Celluloid products have also been reported to emit fumes that can damage metal, specifically that used in jewelry and knife blades, so it’s not a good idea to store your vintage treasures made of celluloid in an airtight container or sealed in a plastic bag, especially with other items.
All in all, however, celluloid antiques and collectibles are not dangerous as long as they are stored properly and kept away from open flames or extreme heat sources.
Why Do Some Pieces of Celluloid Deteriorate?
While celluloid was initially durable as a utility product, one downside to collecting this plastic is that some pieces don’t seem to hold up well over time and can often chip, crack and crumble. Collectors refer to this as celluloid disease or celluloid rot. And while a definitive cause for this isn’t known, they’ve also discovered that it can transfer from one piece to another.
The Oregon Knife Club’s website also notes that clear or light colored celluloid items appear to be more prone to this phenomenon. Why? It’s supposed that agents supplying the color to darker celluloid batches act as binding agents making the substance more chemically stable and thus thwarting, or at least slowing down, the deterioration process.

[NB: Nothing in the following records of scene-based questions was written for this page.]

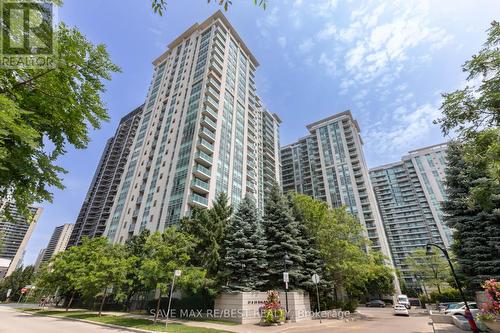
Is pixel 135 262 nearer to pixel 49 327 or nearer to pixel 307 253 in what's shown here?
pixel 49 327

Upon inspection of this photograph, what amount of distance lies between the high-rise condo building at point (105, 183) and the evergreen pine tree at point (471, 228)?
90.4m

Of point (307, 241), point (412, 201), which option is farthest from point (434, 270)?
point (412, 201)

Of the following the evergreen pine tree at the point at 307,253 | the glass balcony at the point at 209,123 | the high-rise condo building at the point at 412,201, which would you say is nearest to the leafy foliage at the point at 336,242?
the evergreen pine tree at the point at 307,253

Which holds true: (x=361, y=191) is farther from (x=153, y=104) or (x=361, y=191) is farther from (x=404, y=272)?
(x=153, y=104)

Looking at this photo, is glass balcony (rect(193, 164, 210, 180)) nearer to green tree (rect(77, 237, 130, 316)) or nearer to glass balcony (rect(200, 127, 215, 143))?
glass balcony (rect(200, 127, 215, 143))

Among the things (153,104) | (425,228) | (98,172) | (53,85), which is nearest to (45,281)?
(53,85)

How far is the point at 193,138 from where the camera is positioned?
45.1 m

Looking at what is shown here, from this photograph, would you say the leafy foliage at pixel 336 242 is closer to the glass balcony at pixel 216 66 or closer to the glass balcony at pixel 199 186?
the glass balcony at pixel 199 186

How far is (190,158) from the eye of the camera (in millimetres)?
42531

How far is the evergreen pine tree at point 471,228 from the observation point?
1892 centimetres

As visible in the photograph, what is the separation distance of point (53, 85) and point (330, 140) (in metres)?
93.4

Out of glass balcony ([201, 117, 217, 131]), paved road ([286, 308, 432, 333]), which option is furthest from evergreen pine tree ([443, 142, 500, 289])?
glass balcony ([201, 117, 217, 131])

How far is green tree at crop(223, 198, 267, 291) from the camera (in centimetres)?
1992

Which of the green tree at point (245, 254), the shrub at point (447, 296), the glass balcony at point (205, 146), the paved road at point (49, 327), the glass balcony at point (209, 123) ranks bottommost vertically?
the paved road at point (49, 327)
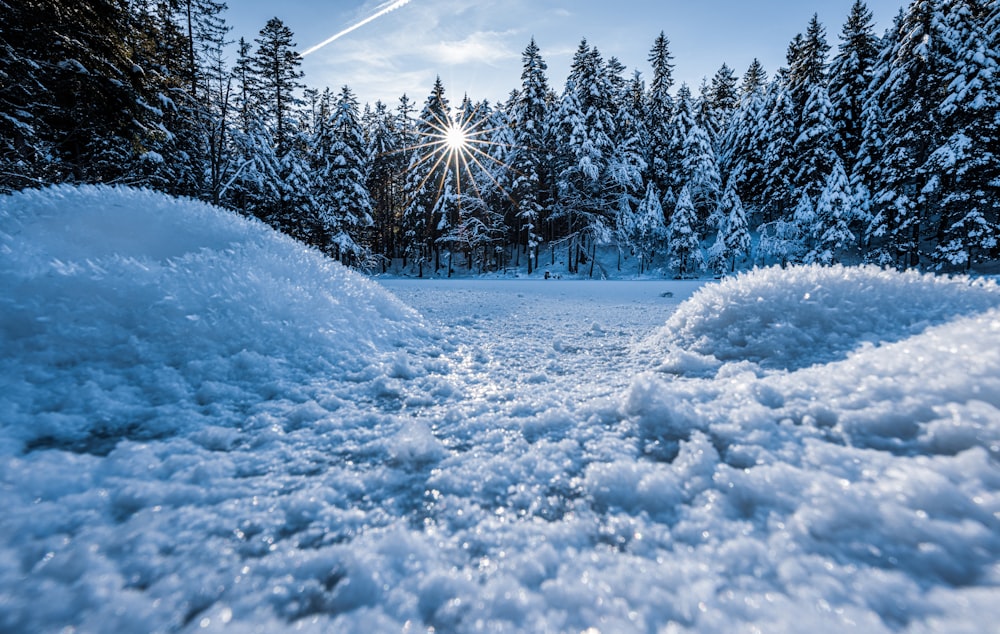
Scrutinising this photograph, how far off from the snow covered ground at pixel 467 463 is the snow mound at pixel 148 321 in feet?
0.08

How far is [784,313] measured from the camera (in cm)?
390

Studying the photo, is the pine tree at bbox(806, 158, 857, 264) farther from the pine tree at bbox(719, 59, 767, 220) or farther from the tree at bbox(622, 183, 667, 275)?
the tree at bbox(622, 183, 667, 275)

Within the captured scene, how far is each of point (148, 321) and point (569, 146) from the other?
2460 cm

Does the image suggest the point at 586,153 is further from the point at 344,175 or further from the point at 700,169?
the point at 344,175

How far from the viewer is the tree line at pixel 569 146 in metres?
8.31

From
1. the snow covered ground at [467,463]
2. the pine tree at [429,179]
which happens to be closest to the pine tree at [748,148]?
the pine tree at [429,179]

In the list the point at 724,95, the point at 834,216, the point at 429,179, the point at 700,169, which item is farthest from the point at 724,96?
the point at 429,179

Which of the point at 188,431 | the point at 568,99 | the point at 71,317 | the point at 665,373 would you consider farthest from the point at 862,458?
the point at 568,99

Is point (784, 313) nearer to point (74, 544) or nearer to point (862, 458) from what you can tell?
point (862, 458)

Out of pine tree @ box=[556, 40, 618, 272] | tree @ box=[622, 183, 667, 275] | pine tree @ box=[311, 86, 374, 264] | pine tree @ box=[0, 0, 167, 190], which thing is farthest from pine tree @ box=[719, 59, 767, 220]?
pine tree @ box=[0, 0, 167, 190]

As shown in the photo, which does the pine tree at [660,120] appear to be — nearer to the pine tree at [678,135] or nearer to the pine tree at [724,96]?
the pine tree at [678,135]

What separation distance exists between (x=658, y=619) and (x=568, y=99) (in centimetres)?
2718

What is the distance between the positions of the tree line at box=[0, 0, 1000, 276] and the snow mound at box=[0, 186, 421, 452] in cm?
534

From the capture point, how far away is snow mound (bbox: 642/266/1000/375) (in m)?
3.30
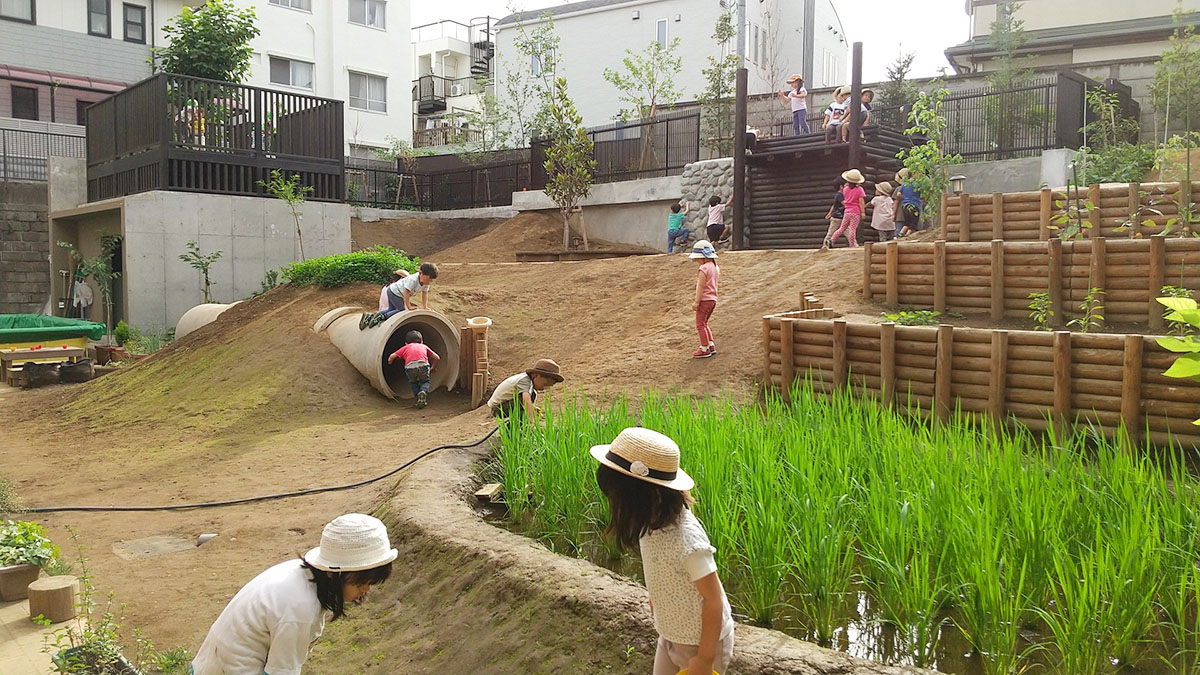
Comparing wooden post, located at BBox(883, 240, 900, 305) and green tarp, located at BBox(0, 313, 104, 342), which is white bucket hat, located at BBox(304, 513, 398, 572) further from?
green tarp, located at BBox(0, 313, 104, 342)

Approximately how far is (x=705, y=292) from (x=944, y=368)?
3.12m

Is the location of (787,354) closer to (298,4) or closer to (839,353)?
(839,353)

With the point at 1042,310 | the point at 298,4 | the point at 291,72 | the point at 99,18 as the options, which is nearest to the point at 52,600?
the point at 1042,310

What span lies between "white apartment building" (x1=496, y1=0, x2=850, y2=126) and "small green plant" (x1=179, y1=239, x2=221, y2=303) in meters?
16.1

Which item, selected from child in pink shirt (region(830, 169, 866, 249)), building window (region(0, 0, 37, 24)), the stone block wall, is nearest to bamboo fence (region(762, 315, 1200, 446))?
child in pink shirt (region(830, 169, 866, 249))

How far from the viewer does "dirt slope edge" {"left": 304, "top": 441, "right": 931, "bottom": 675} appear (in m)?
3.56

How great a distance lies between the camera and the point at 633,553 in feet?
16.6

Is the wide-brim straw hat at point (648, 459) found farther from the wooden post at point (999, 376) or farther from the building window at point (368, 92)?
the building window at point (368, 92)

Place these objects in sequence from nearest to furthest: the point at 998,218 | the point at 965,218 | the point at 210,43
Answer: the point at 998,218
the point at 965,218
the point at 210,43

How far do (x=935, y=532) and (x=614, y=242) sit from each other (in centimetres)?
1871

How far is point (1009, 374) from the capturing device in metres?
7.21

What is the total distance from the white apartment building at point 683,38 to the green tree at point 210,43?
516 inches

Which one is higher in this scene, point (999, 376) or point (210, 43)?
point (210, 43)

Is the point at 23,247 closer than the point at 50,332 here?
No
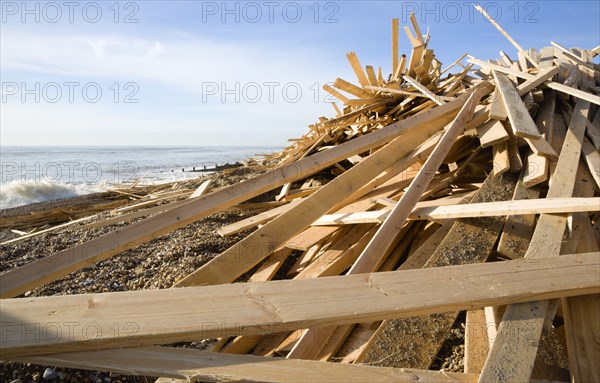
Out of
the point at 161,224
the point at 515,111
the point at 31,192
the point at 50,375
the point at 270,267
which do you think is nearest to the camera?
the point at 50,375

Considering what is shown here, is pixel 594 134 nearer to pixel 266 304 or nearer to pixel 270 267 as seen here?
pixel 270 267

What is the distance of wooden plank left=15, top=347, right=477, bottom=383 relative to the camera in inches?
62.0

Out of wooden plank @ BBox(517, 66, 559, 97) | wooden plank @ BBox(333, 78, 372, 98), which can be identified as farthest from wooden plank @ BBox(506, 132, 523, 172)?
wooden plank @ BBox(333, 78, 372, 98)

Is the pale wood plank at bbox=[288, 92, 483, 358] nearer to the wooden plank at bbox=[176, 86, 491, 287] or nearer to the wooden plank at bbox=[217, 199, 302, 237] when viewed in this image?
the wooden plank at bbox=[176, 86, 491, 287]

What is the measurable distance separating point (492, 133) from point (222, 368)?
9.61ft

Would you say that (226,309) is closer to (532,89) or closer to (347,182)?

If you have a collection of celluloid items, whether that translates into jewelry, knives, purses or razors, be sure to examine them from time to time to make sure that none are brittle or showing signs of cracking or flaking. If they are, it’s time to tell them goodbye for the sake of the rest of your collection.
Pieces in good condition should be stored where they can breath. Also take care to keep them from touching to avoid transferring celluloid rot from piece to piece should that unfortunately crop up among a collection.